The introduction
Still worried about not being able to use MAT? Still looking for the source of the memory leak with the Hprof graph parsed by MAT? Give up the struggle, boy. In the Android Studio era, we use LeakCanary, a dumb-ass memory leak detection tool.
Introduction to the
LeakCanary is from Square, the famous company behind OkHttp, Retrofit and Picasso. LeakCanary allows your App to automatically pop alert when a memory leak occurs while in Debug mode, but does nothing when in Release mode.
The website links
LeakCanary A Memory leak Detection library for Android and Java. If you are a good English reader, you don’t need to look further. The home page has everything you need.
Rapid integration
Step 1: Add the following dependencies to build.gradle:
dependencies {
debugCompile 'com. Squareup. Leakcanary: leakcanary - android: 1.5'
releaseCompile 'com. Squareup. Leakcanary: leakcanary - android - no - op: 1.5'
testCompile 'com. Squareup.

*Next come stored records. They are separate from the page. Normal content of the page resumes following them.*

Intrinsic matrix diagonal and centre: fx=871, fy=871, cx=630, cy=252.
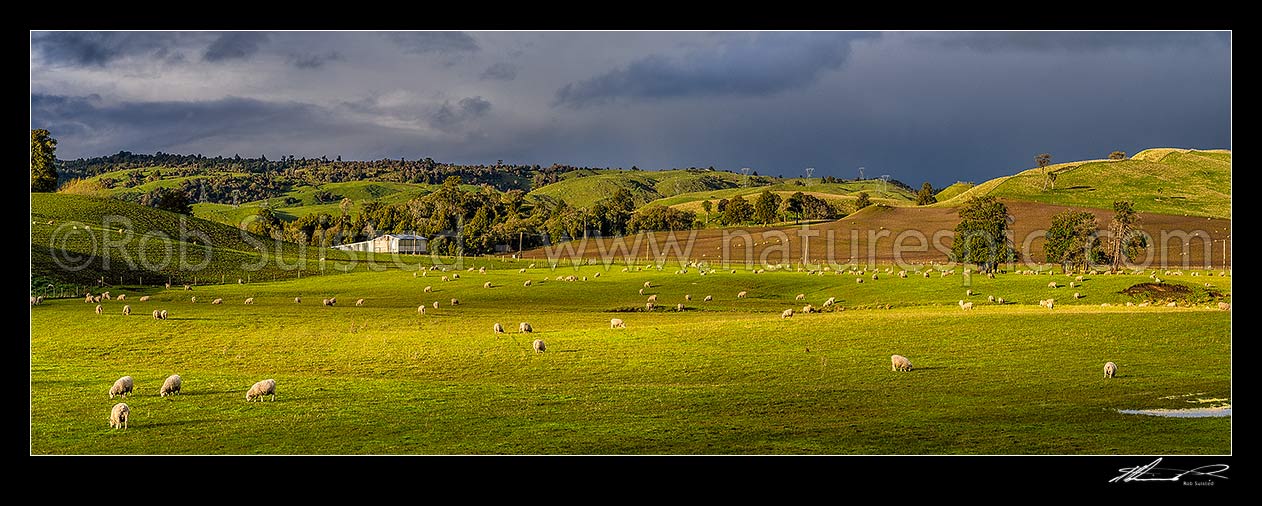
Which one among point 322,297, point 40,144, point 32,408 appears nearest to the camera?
point 32,408

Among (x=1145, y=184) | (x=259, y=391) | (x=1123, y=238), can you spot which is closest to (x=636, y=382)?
(x=259, y=391)

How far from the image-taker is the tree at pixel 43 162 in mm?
104188

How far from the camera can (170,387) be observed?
2517 cm

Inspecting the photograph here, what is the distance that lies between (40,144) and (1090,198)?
508 feet

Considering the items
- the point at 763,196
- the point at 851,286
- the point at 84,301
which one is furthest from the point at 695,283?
the point at 763,196

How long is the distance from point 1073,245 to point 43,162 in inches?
4636

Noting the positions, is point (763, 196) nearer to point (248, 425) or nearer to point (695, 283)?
point (695, 283)

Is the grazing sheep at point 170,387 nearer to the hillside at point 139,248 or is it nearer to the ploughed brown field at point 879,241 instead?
the hillside at point 139,248

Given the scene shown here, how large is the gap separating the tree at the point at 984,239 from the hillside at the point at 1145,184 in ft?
192

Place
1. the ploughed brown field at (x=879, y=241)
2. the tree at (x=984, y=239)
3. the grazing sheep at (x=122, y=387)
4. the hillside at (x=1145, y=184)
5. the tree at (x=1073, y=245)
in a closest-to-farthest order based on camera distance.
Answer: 1. the grazing sheep at (x=122, y=387)
2. the tree at (x=984, y=239)
3. the tree at (x=1073, y=245)
4. the ploughed brown field at (x=879, y=241)
5. the hillside at (x=1145, y=184)

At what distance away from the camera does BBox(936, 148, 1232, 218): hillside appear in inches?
5207
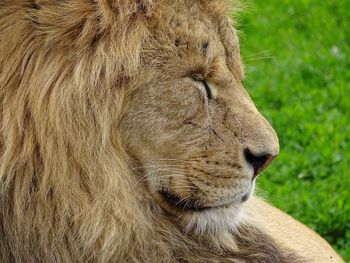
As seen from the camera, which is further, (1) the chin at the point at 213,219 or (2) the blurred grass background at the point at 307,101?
(2) the blurred grass background at the point at 307,101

Leakcanary: leakcanary - android - no - op: 1.5'
}Copy the code
Step 2: Add the following code to your own Application (suppose named ExampleApplication) :
public class ExampleApplication extends Application {
@Override public void onCreate() {
super.onCreate();
if (LeakCanary.isInAnalyzerProcess(this)) {
// This process is dedicated to LeakCanary for heap analysis.
// You should not init your app in this process.
return;
}
LeakCanary.install(this);
// Normal app init code...}}Copy the code
In this case, you can actually detect a memory leak in your Activity. Run your App in Debug mode and you’ll see a Leaks icon followed by your App icon, as shown below. If you’re running in Release mode, you don’t have that icon.
Test using
Pretend you’re a tester, and you start clicking on the App to test it. Then you’re lucky enough to see a popup like this, as shown below.
You are curious and click on the icon in the middle of the popup box, which brings up the icon of your App in the top left corner of the screen. Pull down and click on that icon, or click on the LeakCanary icon (the one right behind your App icon) on the desktop, and you see the image below. Click the + sign to expand, click the – sign to fold up.
Memory leaks usually occur when objects with long life cycles, directly or indirectly, hold strong references to objects with short life cycles, causing the objects with short life cycles to fail to be released in time. The diagram above is silly enough. The first line represents the object with the long life cycle, which is the AliPayModel class. The second line shows what kind of reference the one with the long life holds, in this case mActivity; The third line represents the object with the short life cycle, in this case SelectPayTypeActivity. In SelectPayTypeActivity, the XXX() method in the singleton is called as alipayModel.getInstance (this).xxx (). So AliPayModel passed the mActivity hold SelectPayTypeActivity. This reference. SelectPayTypeActivity is supposed to be released when the user exits the page and enters another Activity (especially if the other Activity is at a deeper level), but the singleton life cycle lasts throughout the App, The AliPayModel keeps referencing SelectPayTypeActivity, which causes the SelectPayTypeActivity to fail to be released in time, causing a memory leak.
public class AliPayModel extends BasePayModel {
private Activity mActivity;
private AliPayModel() {}
private static AliPayModel instance = new AliPayModel();
public static AliPayModel getInstance(Activity tag) {
instance.mActivity = tag;
return instance;
}Copy the code
The cause was found, and a solution was in sight. Either the AliPayModel business class should not be defined as a singleton, or the mActivity should change from a strong reference to a soft or weak reference. The distinction between Strong, soft, weak, and virtual Java references is beyond the scope of this article.
Memory leaks found in open source components
Using the above methods, you can detect a variety of memory leaks, including WebView leaks, resource leaks, non-static anonymous inner class leaks, Handler leaks, and so on. Take a look at the picture below. Every time you select an image or upload your avatar, it will cause a memory leak of 0.96 MB!
And with a steed,The culprit is to define an Activity as static. It means you don’t really understand this kind of god code. The most impressive thing is that it has more than 2600 stars! In the Issues of this project, a lot of people reflect the memory occupation, easy OOM, card, etc., but no one from the technical level to find and analyze the reason, let alone to read the source code, are directly taken to use!
conclusion
With a simple configuration, we found memory leaking code in our own project very quickly, and we stumbled upon serious memory leaks in open source components. When asked about the memory leak detection tool in your next interview, don’t just habitually say MAT. But is that all there is to LeakCanary? Far from it! Besides activities, what other objects can we monitor? Which activities can we not monitor (how to add exceptions)? How do I customize my LeakCanary? Every foreign awesome project on Github will introduce its use, configuration, implementation principle and so on in README or Wiki, or attach the external link of blog and website. If you’re not used to getting first-hand information on LeakCanary, the follow-up to this article, Guide to LeakCanary (2), is something to look forward to!